Thomas Holcroft spent time in a racing stables in the 1750s and seemed to enjoy his contact with horses. His descriptions of horses in his later Memoirs sometimes were a response to an animal’s appearance and behaviour. He described one horse very positively: ‘Finely made, his coat was so bright, his eye so beaming, his limbs so animated and every motion seemed so evidently to declare ‘I can fly if I please’. Another horse was a ‘dun horse’ who would ‘go what pace he pleased’, or plunge and kick, rear, or throw his rider. He himself was thrown by ‘a dark grey filly’. Sometimes he clearly could not remember names, and talked of ‘a horse bred in Ireland’, a, a little mare, a little horse, a hunter, an old grey blood gelding.

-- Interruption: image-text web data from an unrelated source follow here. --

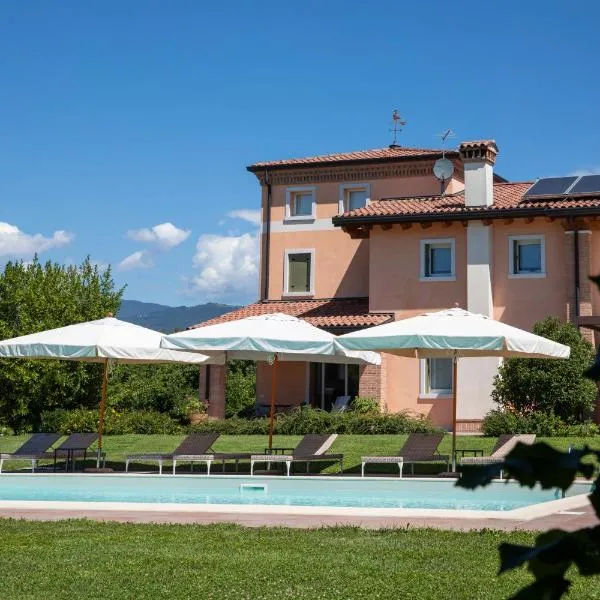 Residence Regina dei Prati, hotel v destinaci Mason Vicento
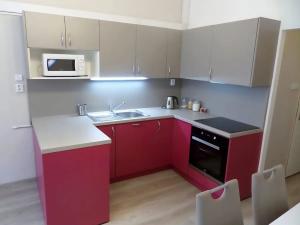 Pronájem bytu 2+kk, Praha, Plzeňská, 44 m2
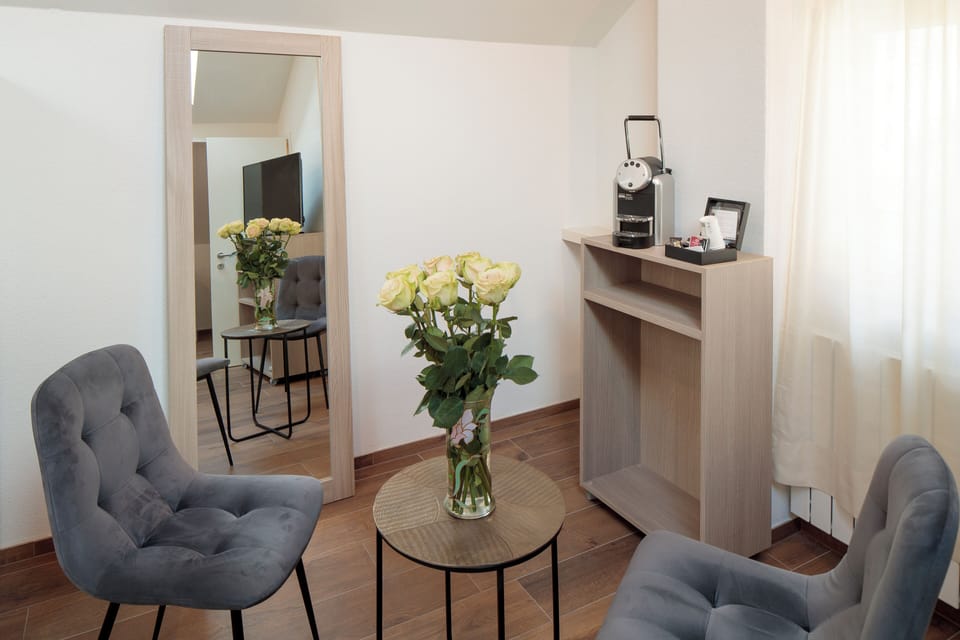 Superior Design Double Room  | Select Comfort beds, soundproofing, free cribs/infant beds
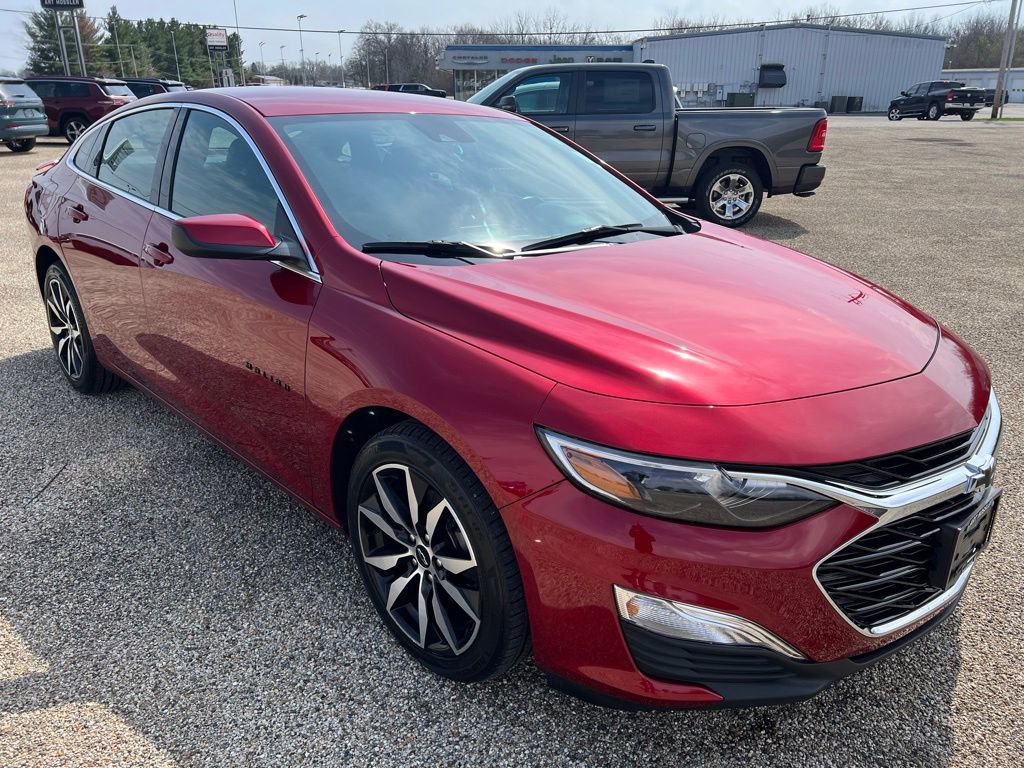 Used 2024 Chevrolet Malibu RS w/ LPO, Floor Liner Package image 5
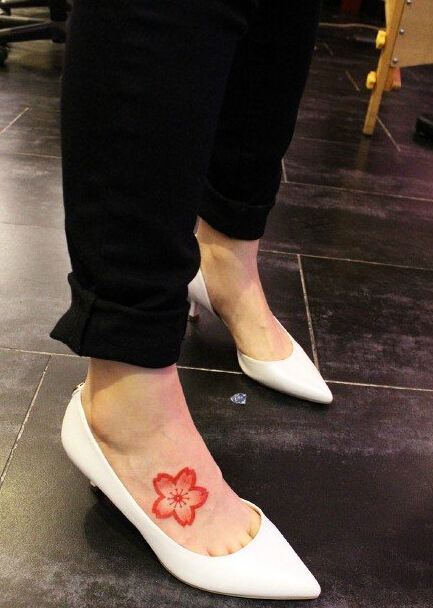 脚部粉嫩樱花纹身图案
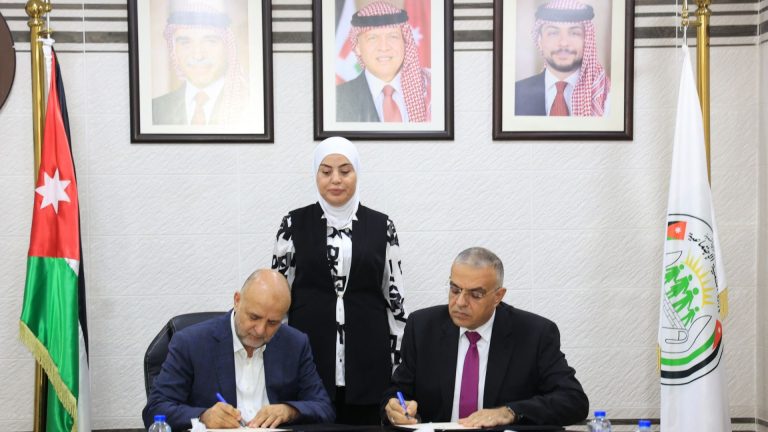 "التنمية الاجتماعية" وجمعية نادي خريجي الكلية العلمية الإسلامية توقعان مذكرة تفاهم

Others were seen regularly: Old Puff, and Watson’s Tom. Others were more successful thoroughbreds such as Elephant or Forester,
There was little sentimental concern for fighting cocks either, and the birds cost human time, effort and expense to breed and rear them as the 1709 book, The royal pastime of cock-fighting, or, The Art of breeding, feeding, fighting, and curing cocks of the game showed. The writer, writing for ‘gentleman gamesters’ in a world where foreign and civil wars were still potentially threatening, defended cock-fighting as providing military lessons for his readers. The well-bred cocks stood for his well-bred readers, and the birds supposedly taught masculine soldierly qualities.

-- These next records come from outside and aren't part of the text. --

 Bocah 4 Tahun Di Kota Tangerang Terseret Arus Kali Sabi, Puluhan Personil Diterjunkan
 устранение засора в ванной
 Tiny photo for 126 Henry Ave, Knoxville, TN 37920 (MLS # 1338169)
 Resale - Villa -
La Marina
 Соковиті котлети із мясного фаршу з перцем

Cocks were warlike, fighting what were described as ‘battles’ against their ‘antagonists’. They had contemporarily-admired human characteristics, and this type of writing, where animals were given moral virtues, became more generally applied to some animals involved in sport later in the eighteenth century. But it was already present in cock-fighting literature by 1700. Cocks were ‘valiant’, ‘courageous’, ‘brave’ and ‘hardy’. They were ‘game’ cocks, eager and willing to take part in a contest. They fought on to the end. There was little thought for the cocks themselves. Their welfare was instrumental. They were well treated and fed, initially in the private cock-walk of their owner, and then each sent out to a nearby “cock-walk” with a couple of hens to be looked after by others, perhaps a tenant-farmer, or a miller. But the fighting cocks also had their ear lobes, wattels and combs removed and their feathers trimmed. A trimmed cock looked very different to a normal farmyard cockerel as the Charles Turner 1812 picture of a trimmed cock with its vicious silver spurs showed. Cocks might not fight for either one or two years, but most eventually died in combat, and birds that didn’t fight would be killed and eaten.
When I decided to follow on my last book on Horse Racing and British Society in the Long Eighteenth Century (Boydell, 2019) with a study of Sport Culture and Society in the Long Eighteenth Century I had intended to use 2020 as a year spent gathering material from the archives. That was a vain hope. Archives and record offices will take some time to get running effectively again. I am still to begin research. The past year has however been beneficial and forced me to rethink the initial structure that I had. Back at the beginning of 2020 I had had no thought of a chapter on ‘Animals, Humans and Sport’. We historians have lots to thank reviewers for, haven’t we?